PUBLICADO POR Editor EM 24 fevereiro 2010

Em um mercado de trabalho cada vez mais exigente é comum escutar sobre empresas que não encontram profissionais para preencher as suas vagas, ou pessoas que não conseguem se colocar no mercado de trabalho, ou ainda aqueles que terminaram o curso da faculdade e continuam com o mesmo tipo de emprego ou atividade.
Hoje vivemos um “apagão de talentos”, no qual faltam pessoas com novas habilidades para um novo contexto de vida, trabalho, relacionamento, novos acontecimentos, para milhões de vagas e ocupações que buscam esse novo perfil.
Hoje é necessário aprender a transformar a capacidade em oportunidade e suas limitações em projetos pessoais para alinhamento às exigências desse novo contexto de sociedade. Os dados mostram que o mercado sofre de falta de profissionais que possam verdadeiramente atuar como gestores e executivos, assumindo responsabilidades em atividades táticas e/ou estratégicas nas mais diversas áreas de atuação.
O mundo das competências sinaliza mudanças que ocorrerão cada vez mais por conta de cada indivíduo, utilizando, para isso, a lapidação do perfil pessoal e profissional.

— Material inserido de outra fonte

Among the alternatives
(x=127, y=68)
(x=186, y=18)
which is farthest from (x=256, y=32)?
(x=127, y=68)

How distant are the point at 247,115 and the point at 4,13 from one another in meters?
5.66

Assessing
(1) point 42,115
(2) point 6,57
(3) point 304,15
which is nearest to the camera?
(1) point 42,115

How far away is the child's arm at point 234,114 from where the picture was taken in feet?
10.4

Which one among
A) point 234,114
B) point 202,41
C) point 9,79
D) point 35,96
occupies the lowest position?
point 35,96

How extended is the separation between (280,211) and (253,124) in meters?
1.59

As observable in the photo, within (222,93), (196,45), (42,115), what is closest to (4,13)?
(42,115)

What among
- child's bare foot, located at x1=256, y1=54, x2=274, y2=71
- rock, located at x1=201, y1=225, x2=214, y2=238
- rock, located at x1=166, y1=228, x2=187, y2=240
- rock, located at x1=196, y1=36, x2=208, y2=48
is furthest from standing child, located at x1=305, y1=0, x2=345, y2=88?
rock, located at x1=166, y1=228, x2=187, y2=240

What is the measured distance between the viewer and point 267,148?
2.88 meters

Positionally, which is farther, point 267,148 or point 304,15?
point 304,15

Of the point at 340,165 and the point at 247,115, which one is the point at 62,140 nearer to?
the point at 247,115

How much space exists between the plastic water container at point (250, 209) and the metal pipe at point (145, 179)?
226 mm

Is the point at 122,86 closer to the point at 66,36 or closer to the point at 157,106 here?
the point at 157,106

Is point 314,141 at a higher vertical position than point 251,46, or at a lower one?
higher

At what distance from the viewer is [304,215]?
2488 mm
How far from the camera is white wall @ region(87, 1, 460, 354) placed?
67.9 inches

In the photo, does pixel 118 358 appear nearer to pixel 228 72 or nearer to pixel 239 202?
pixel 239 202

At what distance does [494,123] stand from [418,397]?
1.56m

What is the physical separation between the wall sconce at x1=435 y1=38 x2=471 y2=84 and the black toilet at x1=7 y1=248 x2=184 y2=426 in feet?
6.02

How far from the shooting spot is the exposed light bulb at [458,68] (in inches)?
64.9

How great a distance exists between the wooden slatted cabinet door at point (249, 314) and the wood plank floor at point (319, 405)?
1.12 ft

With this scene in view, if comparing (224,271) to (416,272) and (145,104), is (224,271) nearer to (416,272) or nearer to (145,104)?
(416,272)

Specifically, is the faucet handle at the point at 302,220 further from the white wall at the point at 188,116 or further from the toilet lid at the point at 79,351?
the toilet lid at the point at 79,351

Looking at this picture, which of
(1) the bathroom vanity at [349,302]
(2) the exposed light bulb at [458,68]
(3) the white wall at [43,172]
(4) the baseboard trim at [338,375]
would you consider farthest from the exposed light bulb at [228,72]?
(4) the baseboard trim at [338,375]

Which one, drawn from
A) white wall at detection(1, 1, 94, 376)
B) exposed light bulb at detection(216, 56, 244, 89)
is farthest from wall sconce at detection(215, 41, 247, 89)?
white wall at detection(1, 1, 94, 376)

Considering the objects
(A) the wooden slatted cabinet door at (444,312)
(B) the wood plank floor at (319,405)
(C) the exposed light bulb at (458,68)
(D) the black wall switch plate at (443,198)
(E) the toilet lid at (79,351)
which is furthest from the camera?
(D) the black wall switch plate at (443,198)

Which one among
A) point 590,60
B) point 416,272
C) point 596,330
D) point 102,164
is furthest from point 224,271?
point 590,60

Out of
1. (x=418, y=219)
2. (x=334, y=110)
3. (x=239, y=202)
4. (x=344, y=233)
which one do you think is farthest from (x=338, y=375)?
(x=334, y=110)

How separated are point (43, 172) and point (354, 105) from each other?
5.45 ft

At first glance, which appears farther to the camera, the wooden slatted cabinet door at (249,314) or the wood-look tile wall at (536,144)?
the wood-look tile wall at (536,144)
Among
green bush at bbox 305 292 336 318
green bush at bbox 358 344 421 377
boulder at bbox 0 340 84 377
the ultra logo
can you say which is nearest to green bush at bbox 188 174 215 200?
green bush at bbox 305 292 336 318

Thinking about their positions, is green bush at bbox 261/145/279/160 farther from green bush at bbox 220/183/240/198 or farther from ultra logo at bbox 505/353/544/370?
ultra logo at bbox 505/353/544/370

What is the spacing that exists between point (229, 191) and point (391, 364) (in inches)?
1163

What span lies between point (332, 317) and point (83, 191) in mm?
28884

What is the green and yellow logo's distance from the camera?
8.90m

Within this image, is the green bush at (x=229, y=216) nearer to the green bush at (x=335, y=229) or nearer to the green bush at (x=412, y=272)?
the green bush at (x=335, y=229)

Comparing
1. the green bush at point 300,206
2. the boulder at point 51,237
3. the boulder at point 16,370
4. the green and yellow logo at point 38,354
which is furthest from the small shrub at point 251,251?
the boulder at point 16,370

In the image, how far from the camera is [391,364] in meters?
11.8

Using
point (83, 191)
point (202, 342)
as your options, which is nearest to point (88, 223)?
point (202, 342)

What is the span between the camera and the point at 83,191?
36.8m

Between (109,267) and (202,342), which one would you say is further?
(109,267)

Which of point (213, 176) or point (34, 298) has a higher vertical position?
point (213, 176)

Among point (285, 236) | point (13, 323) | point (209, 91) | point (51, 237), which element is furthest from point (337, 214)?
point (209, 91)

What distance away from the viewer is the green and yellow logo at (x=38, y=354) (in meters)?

O livro Competência – A essência da liderança pessoal aborda os aspectos importantes sobre as competências individuais e traz as regras essenciais dessa competição para participar do “jogo do mundo das competências”, alem de identificar suas habilidades e escolha em qual área atuar, onde e com quem trabalhar. Ao descobrir o melhor com o melhor do seu talento, você ganhará mais em sua atividade profissional, agregando valor para a empresa e para a sua vida social e familiar.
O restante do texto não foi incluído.